Background: The aim of this study was to determine the effects of exposure to cold and heat on the activity of selected lysosomal enzymes as well as on the activity of the protease inhibitor, which are all considered to be markers of cellular damage.
Material: Two groups of healthy volunteers were included in the study. The first group consisted of experienced winter swimmers who practiced bathing in ice-cold water once a week, while the other group was comprised of persons who had never taken part in winter swimming before. During the experiment all the participants bathed in a river with a water temperature of 0 °C. The same volunteers were later subjected to a sauna bath at an air temperature of 85 °C.
Methods: The activity of cathepsin D, alpha-1-antitrypsin, arylsulphatase and acid phosphatase was measured in the participant's blood serum.

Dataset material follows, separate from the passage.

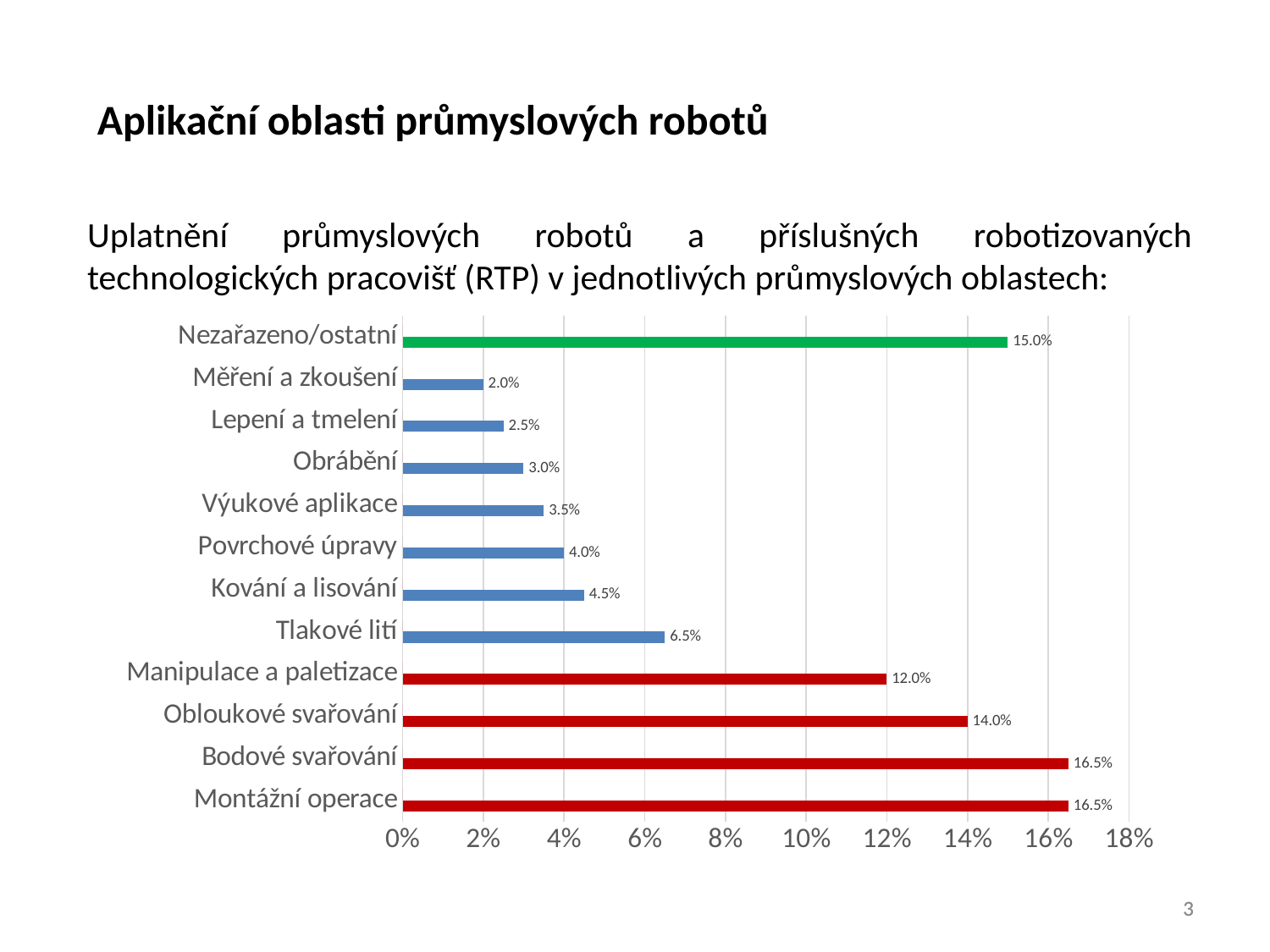
What colour is the bar for Nezařazeno/ostatní? green What is the value for Obloukové svařování? 14.0% What is the difference between the values for Bodové svařování and Nezařazeno/ostatní? 1.5% What is the value for Nezařazeno/ostatní? 15.0% What is the value for Tlakové lití? 6.5% Is the value for Tlakové lití greater or less than 6%? greater Which category has the lowest value? Měření a zkoušení What kind of chart is shown on the slide? bar chart What is the difference between the values for Obloukové svařování and Manipulace a paletizace? 2.0% What is the value for Manipulace a paletizace? 12.0% Which is larger, the value for Kování a lisování or the value for Povrchové úpravy? Kování a lisování How many categories are plotted in the chart? 12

Results: After exposure to cold water no changes in the parameters studied could be found. However, after the sauna an increase in the activity of arylsulphatase and alfa-1-antitrypsin accompanied by a decrease of cathepsin D activity could be observed.
Conclusions: Winter swimming seems to have no effect on the activity of the lysosomal enzymes. By contrast, an increase of certain lysosomal enzymes after the sauna suggests that it may be deleterious to the lysosomal membranes. Furthermore it seems that regular winter swimming combined with sauna, according to hormesis theory, induces some adaptive response.